She came from a humble family. Her father moved from place to
place to find work, and Catherine soon had to abandon school
to help care for her younger brothers and sisters; she was the
second of seven children.
On her long walks on the road between her village and the
small thermal town of Chaudes-Aigues, she would visit a small
sanctuary dedicated to Our Lady, where she loved to
contemplate the Pietà. Rapt in silent prayer before
this representation of Mary holding in her arms Jesus’
disfigured and lifeless body, her heart was opened into deep
furrows of compassion, from which sprang the ardent desire of
helping others in their need as her way of giving her life to
the Lord.
She came to know the Dominican Tertiary movement, and attended
its meetings with her sisters and mother.
Aged nineteen, she left home to join the Dominican lay
fraternity at Chaudes-Aigues, taking the name
Marguerite-Gérine; here for twelve years she accompanied,
visited and cared for the sick who came to the thermal baths.

In 1842 she moved to Toulouse and founded a new regular
community of Dominican Tertiaries, women living together in
the light of St Dominic’s
spirituality and dedicated to the service of the sick and to
prayer. In spite of the difficulties which attend all births
and beginnings, the communities began to spread rapidly.
Confirmed and encouraged in her Dominican vocation by Fr.
Lacordaire, who re-established the Dominican Order in France,
Gérine made St.
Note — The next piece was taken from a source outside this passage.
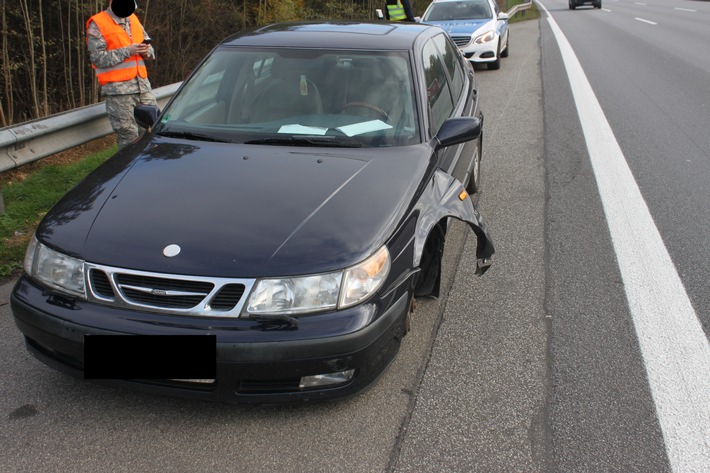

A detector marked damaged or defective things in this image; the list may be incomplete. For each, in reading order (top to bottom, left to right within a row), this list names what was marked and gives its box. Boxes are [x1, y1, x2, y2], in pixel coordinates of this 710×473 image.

torn fender [418, 169, 496, 274]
Dominic’s founding vision the primary
inspiration for her communities and their apostolic mission.

After settling in Albi in 1852, Gérine gradually gave
form
and organisation to the Congregation of the Dominican Sisters
of Saint Catherine of Siena, which was officially recognised
in 1865; as Superior General she became “guide and mother” for
all the sisters who came to join her family.
In the course of a few years, new communities of sisters were
founded in Italy and Latin America.
Gérine wished her Congregation to take St. Catherine of Siena,
a fourteenth century Dominican Tertiary, as “Companion and
Teacher”, so that from the profound depths of Catherine’s life
and writings all her daughters would be able to draw
nourishment and inspiration for being Dominican women at the
heart of the world.
On 3 September 1879, for historical and ecclesiastical
reasons, M. Gérine relinquished her task of leading the
Congregation, and gave her formal resignation to the
Archbishop of Albi.
For the next eight long years she lived the mystery of the
Cross in her own person, accepting it in an unconditional act
of faith. She ended her earthly life in almost total exile at
Carcassonne on 31 December 1887; but her very sufferings and
isolation became a “wide open space” in which the God of Mercy
would provide and sow his Life in abundance.